Mathieu asintió con resignación.

—Gracias por acompañarme.

—Ha sido un placer.

El tono con que Edouard había pronunciado aquellas palabras dejaba pocas dudas sobre su sinceridad, que Mathieu compartió acariciándole la mejilla durante un instante.

—Hasta mañana, Edouard.

El médium aguardó a que el otro entrara en el edificio. A continuación, se volvió hacia la calzada para esperar el próximo taxi.

En ningún momento había descuidado la vigilancia de los alrededores.

* * *

Marcel conducía su coche por las calles de París con semblante ausente. Había tantas cosas en las que pensar...

Esa misma noche le facilitarían información sobre Francesco Girardelli, por quien Daphne, como era lógico, no paraba de preguntar. Pero aquel asunto no era el único que le preocupaba. Estaba también la protección de Pascal frente al asedio de Verger, el enfrentamiento del Viajero con Marc que se avecinaba como algo ineludible en el Más Allá, su cada vez más conflictiva relación con Marguerite Betancourt...

Y luego, los cazarrecompensas contratados por André Verger, que a buen seguro continuaban acechando por las inmediaciones, como demostraba la aparición del tipo que se había suicidado esa noche. ¿Cuántos de aquellos mercenarios quedarían? Tal vez uno, quizá dos. Siendo honesto consigo mismo, deseó que no fueran más. A pesar de que la condición mortal de aquellos sicarios y su ignorancia sobre el terreno que pisaban —Verger no habría podido contarles gran cosa— limitaban mucho su eficacia, Marcel no subestimó la amenaza que representaban.

—Hablando del rey de Roma...

Marcel había susurrado aquellas palabras, frente al volante, al detectar por el espejo retrovisor un vehículo que le resultó familiar. ¿Lo había visto ya hacía un rato? Acostumbrado como estaba a fijarse en esos detalles, retuvo el modelo y el color de aquel coche: un Renault Mégane gris metalizado.
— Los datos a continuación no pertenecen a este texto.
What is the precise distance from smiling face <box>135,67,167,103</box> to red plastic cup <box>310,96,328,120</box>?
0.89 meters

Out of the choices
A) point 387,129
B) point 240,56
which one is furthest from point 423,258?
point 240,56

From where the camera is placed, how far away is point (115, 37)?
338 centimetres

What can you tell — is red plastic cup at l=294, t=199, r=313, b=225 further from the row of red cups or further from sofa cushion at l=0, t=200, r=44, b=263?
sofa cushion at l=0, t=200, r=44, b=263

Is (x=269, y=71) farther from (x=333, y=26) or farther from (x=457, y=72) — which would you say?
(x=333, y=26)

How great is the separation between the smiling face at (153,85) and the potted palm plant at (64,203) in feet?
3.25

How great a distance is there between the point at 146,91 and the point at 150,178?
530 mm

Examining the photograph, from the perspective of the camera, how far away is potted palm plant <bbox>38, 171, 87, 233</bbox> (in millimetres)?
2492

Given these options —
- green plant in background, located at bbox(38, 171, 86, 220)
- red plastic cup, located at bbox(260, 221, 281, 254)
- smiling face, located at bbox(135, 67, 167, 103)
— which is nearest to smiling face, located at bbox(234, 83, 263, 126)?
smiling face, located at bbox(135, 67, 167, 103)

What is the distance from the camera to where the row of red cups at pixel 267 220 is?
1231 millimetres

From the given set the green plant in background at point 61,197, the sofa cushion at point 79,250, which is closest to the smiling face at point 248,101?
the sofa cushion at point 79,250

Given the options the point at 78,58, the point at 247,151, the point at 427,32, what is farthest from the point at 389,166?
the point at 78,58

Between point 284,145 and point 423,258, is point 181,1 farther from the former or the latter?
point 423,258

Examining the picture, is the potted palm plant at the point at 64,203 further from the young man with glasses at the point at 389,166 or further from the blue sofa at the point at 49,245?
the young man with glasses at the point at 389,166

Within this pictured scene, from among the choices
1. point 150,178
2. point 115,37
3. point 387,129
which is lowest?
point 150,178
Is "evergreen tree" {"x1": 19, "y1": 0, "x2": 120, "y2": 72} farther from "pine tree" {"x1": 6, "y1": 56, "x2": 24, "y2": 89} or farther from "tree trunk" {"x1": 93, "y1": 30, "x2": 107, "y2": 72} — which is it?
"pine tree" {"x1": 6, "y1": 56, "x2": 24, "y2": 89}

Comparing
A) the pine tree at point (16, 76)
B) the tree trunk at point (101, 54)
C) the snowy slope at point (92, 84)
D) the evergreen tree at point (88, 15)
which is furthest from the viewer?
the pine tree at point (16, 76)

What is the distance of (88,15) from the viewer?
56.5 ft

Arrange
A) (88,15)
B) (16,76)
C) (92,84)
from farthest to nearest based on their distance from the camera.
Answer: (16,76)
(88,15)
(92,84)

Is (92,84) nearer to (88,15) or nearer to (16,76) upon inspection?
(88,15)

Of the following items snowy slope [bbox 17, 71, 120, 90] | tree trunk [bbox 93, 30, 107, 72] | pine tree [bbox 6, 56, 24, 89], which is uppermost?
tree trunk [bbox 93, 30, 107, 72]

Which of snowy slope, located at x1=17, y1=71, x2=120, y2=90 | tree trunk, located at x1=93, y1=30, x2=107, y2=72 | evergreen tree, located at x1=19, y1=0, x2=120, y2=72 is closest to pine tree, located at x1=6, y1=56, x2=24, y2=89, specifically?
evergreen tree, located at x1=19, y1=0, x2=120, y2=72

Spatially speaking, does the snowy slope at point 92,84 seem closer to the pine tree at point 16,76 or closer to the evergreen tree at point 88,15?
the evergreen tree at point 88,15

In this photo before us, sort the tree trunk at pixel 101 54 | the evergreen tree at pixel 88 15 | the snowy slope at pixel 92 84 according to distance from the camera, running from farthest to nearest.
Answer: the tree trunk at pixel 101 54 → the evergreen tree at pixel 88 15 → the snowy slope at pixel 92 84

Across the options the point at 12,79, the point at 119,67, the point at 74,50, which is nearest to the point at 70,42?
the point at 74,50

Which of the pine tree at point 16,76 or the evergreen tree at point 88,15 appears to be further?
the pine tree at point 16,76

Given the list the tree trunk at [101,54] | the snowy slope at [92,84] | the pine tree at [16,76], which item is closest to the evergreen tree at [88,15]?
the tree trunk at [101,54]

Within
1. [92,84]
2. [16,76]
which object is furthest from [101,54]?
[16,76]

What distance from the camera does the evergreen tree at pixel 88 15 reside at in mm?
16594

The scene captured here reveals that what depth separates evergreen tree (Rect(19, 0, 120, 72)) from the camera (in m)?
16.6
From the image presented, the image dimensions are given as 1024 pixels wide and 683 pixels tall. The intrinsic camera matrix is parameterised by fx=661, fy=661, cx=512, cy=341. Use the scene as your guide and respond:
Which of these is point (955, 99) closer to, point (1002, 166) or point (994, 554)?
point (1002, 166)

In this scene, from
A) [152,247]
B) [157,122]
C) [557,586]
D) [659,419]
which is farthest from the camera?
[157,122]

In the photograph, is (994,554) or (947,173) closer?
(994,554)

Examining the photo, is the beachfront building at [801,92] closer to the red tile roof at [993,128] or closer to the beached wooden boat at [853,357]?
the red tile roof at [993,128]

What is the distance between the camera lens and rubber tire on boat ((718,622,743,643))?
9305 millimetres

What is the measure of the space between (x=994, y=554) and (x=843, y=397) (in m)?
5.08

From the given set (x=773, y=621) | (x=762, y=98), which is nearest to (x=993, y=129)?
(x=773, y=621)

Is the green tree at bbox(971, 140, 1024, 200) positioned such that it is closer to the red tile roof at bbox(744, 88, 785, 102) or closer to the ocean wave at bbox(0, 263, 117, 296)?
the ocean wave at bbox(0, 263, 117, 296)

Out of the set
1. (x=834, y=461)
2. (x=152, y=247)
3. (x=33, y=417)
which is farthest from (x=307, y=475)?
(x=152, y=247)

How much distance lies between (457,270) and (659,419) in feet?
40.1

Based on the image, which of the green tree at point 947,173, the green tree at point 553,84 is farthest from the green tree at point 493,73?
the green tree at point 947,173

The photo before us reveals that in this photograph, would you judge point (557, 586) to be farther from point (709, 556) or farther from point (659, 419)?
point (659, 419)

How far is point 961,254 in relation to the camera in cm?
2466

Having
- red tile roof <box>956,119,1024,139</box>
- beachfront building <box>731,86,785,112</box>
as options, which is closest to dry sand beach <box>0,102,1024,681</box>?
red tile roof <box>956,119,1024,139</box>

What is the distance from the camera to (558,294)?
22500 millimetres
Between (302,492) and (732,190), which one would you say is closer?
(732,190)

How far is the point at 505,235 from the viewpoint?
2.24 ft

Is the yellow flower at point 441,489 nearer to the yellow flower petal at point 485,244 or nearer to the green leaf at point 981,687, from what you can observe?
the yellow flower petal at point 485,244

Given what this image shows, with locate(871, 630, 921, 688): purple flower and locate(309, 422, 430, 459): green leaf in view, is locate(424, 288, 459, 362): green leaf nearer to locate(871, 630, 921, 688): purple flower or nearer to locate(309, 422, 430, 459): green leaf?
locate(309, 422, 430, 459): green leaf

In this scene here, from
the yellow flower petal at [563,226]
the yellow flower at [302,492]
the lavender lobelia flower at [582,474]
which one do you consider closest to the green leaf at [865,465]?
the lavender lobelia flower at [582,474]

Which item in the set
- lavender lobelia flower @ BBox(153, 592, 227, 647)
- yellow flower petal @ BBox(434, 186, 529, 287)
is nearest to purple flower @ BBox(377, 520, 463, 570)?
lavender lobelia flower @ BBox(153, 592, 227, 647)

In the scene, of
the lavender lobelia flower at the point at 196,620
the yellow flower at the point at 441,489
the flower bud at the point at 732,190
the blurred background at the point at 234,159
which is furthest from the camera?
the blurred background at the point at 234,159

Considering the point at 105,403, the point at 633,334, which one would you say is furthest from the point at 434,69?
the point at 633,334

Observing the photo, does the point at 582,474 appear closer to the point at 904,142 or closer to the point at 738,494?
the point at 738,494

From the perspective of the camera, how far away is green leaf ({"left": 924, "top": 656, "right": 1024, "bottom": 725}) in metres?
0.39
A continuación, describió con su automóvil una ruta absurda, un gran rodeo que nadie seguiría y que lo llevó al mismo punto, cerca de Châtelet. Parado ahora ante un semáforo en rojo podría comprobar si, en efecto, aquel coche le estaba siguiendo.

Justo, su conjetura había sido de lo más certera. Tres coches más atrás, distinguió los faros encendidos de un Megane gris. Vaya. Así que ya lo habían descubierto, acababa de perder su invisibilidad.

Seguramente lo habían logrado a través de Marguerite Betancourt. Ella había sorprendido a un sicario en plena faena —¿quién podía descartar que no hubiese otro cerca en ese instante?—, y la detective lo había interceptado cancelando su misión. Marcel supuso que ahora vigilarían a su amiga, por lo que, al encontrarse con ella aquella noche, él había quedado expuesto, pasando a engrosar la lista de individuos potencialmente útiles para los cazadores enviados por Verger. Al menos aquella hipotética explicación mantenía a salvo el palacio.

Por eso la primera medida que tomó el forense una vez confirmado que le seguían fue no acudir allí, preservar el secreto del emplazamiento de la Puerta Oscura. En el peor de los casos, él constituía un elemento prescindible. Como Guardián de la Puerta había sido adiestrado en la convicción de que, si la situación lo requería, debía entregar la vida en el ejercicio de su sagrado cometido.

Lo trascendente era el umbral que conducía al Más Allá.